- **EXERCISE TEXT**:
Reports: DNI353542-DNI3: Imparting Precious Metal Properties to First-Row Metals for C-H Activation: Ligation to Inexpensive, Heavy Main Group Donors
printer friendlyImparting Precious Metal Properties to First-Row Metals for C-H Activation: Ligation to Inexpensive, Heavy Main Group Donors
This research project is aimed towards the ligation of first-row metals with heavy atom (As, Sb, Bi) ligands in an effort to simulate some of the magnetic and reactivity properties of the heavier, precious metals. Work up to this point has focused in the preparation of several antimony (Sb) containing ligands to explore this hypothesis. The ligand preparation is segmented into three portions below.

- **TASKS TO COMPLETE**:
- a) Answer these about the report on heavy-atom ligands for first-row metals:
(i) What kind of activation does the report's title name?
(ii) Which three heavy atoms are listed as ligand donors?
(iii) Into how many portions is the ligand preparation divided?
- b) Pick up the report on heavy-atom ligands for first-row metals after its final sentence and write the next part of it.

- **PROVIDED INFORMATION**:
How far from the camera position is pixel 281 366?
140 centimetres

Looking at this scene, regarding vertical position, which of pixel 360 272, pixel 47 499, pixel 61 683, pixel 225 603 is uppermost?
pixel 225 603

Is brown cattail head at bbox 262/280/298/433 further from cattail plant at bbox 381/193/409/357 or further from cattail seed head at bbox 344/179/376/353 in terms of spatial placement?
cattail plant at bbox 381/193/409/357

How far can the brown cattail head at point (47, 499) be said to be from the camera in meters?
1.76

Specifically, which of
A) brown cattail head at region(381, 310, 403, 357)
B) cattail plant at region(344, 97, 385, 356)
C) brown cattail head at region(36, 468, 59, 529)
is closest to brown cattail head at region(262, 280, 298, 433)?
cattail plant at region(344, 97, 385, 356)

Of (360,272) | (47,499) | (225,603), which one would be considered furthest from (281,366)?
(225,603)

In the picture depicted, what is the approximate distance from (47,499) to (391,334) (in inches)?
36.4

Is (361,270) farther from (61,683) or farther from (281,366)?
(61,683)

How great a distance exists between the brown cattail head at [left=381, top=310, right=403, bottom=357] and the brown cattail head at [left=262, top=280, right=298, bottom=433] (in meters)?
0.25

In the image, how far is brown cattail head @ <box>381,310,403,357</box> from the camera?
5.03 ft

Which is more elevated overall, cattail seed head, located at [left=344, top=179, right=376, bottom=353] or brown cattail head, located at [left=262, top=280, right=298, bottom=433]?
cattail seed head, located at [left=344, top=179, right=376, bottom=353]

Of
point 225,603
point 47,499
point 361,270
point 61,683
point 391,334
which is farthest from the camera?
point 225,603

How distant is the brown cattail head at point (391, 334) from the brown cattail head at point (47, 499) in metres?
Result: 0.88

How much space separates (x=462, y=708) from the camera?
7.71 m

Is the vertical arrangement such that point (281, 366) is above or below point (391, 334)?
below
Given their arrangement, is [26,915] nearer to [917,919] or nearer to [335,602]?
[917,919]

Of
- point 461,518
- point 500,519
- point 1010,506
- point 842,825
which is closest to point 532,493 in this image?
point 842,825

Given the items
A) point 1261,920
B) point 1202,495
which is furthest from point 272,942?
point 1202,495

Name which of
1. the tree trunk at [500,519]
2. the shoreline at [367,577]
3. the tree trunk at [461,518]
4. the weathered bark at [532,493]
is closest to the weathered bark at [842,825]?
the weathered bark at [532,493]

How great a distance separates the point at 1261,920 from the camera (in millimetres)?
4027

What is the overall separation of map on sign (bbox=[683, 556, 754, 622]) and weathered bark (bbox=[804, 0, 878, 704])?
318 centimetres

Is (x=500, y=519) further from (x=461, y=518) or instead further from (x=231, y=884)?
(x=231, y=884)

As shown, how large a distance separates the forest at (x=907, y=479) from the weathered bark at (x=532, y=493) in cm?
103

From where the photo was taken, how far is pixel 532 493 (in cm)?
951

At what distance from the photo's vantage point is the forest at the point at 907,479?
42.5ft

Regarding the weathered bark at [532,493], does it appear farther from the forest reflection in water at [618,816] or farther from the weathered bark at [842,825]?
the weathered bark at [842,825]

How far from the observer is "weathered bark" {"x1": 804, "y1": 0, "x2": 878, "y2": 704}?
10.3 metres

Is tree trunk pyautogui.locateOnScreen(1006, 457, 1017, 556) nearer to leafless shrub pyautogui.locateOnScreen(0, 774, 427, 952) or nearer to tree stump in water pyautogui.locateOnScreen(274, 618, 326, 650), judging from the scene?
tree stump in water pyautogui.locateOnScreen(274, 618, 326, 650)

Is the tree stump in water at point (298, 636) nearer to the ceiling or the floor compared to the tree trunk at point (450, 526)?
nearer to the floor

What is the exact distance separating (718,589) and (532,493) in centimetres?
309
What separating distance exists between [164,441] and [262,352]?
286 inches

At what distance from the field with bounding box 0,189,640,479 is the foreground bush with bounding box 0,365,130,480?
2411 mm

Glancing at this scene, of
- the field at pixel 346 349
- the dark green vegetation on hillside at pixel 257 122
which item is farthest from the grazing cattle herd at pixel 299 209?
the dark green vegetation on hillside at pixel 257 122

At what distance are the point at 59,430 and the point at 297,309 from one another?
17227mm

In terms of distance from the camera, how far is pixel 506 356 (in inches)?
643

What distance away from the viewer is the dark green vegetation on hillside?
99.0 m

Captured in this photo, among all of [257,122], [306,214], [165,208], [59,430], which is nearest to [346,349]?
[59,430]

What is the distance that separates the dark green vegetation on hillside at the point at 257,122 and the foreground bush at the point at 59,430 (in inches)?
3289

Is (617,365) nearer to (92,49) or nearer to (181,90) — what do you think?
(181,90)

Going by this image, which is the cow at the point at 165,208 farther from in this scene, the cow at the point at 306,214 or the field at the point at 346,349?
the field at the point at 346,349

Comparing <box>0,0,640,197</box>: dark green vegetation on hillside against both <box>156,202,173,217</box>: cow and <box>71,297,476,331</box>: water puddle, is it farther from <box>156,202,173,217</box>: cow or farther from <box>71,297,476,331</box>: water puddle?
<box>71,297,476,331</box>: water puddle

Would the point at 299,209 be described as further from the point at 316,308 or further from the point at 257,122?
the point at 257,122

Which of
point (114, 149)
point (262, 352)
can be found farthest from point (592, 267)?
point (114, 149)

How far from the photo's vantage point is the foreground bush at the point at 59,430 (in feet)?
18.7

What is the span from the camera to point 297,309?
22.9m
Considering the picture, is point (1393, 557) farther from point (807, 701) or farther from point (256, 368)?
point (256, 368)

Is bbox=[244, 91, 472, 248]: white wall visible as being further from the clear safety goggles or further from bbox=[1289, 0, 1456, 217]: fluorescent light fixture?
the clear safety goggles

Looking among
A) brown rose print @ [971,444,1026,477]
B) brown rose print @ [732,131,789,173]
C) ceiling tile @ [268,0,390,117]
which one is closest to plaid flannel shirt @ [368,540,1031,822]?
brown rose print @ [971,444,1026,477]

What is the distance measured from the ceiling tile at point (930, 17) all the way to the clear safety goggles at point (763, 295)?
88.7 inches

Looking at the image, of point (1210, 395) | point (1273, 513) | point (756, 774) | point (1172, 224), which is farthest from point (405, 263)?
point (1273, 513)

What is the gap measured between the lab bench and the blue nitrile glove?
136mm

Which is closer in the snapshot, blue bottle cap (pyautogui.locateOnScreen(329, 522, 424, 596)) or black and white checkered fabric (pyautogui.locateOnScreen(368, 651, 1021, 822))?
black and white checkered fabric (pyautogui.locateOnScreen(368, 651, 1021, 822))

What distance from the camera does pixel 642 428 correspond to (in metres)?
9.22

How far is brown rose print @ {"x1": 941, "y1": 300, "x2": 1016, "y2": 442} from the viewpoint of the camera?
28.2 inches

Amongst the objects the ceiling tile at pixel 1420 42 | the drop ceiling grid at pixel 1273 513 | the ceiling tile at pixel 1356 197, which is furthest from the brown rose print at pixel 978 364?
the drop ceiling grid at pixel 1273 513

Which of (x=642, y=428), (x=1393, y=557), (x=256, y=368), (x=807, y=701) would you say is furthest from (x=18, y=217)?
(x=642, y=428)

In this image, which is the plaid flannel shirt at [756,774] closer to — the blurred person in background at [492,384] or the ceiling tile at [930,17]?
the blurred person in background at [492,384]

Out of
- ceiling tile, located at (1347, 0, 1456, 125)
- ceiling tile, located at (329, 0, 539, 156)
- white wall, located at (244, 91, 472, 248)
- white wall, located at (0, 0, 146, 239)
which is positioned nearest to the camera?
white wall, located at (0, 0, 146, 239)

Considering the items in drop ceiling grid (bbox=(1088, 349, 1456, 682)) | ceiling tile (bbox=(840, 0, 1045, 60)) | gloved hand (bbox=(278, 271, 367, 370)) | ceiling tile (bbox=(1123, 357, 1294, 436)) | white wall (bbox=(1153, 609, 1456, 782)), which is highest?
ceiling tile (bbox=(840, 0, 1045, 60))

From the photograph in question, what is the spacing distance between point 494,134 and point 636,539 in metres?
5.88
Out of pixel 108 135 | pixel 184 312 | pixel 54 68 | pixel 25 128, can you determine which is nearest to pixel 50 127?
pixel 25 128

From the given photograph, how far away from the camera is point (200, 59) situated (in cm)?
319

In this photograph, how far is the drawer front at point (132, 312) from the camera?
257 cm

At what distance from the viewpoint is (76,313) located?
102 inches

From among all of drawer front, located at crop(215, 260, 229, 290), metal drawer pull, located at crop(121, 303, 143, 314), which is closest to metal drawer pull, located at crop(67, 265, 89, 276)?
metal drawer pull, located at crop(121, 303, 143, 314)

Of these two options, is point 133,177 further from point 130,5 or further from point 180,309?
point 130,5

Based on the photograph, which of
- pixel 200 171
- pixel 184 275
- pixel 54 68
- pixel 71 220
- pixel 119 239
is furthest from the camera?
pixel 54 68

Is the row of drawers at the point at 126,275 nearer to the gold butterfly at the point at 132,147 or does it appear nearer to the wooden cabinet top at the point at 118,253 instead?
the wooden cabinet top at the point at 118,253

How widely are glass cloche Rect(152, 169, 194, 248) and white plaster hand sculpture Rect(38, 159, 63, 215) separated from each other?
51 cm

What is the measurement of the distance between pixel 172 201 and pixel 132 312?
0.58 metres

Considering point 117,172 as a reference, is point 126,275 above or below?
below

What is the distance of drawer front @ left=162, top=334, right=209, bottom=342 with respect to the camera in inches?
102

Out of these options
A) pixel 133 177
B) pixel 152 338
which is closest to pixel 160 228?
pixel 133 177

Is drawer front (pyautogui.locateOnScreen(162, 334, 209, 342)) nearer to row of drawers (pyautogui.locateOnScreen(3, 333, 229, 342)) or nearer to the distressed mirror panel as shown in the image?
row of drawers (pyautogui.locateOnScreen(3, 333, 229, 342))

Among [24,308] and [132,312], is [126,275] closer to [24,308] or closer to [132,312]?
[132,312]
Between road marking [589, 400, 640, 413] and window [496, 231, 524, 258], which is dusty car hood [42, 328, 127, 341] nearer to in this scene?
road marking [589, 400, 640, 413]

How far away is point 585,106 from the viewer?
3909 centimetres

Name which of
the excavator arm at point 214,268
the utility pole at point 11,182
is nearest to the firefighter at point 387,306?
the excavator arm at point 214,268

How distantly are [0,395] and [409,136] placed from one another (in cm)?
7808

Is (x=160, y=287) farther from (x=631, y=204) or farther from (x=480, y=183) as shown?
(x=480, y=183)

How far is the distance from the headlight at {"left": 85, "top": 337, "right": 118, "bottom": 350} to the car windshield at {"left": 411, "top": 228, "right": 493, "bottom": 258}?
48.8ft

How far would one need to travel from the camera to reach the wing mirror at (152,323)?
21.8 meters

- **TASK-BY-TASK ANSWERS**:
- a)
(i) C-H activation
(ii) As, Sb, and Bi
(iii) Three

- b)
(A) Tripodal Sb3 Ligand: This ligand served as the primary focus of the PRF proposal. The ligand presents an Sb3 tripod, with each antimony donor bearing two phenyl units (R-SbPh2). We have prepared this ligand in small, yet reproducible quantities following some initial challenges in understanding the thermodynamic nature of isolating Sb-containing ligands and intermediates. Metalation attempts with the Sb3 ligand so far have been hampered due to the high lability of the Sb-Ph bond, and difficulties in metalating first-row metals. Presently, we are preparing an alternate form of the ligand to avoid this problem, namely the di-isopropyl congener. The higher bond strength of the Sb-alkyl unit should promote isolation of the ligand in higher yields, as well as more stable complexations in the presence of first-row metal salts. We are also improving our metalation conditions (solvent, counterion, temperature, ancillary ligand) to more reliably afford the desired complexes. In preparing the ligand and corresponding antimony starting materials, we have gained valuable experience in understanding Sb-based comproportionation reactions, as well as the general requirements to maintain Sb-C bonding motifs during reaction sequences and hands-on manipulations of compounds.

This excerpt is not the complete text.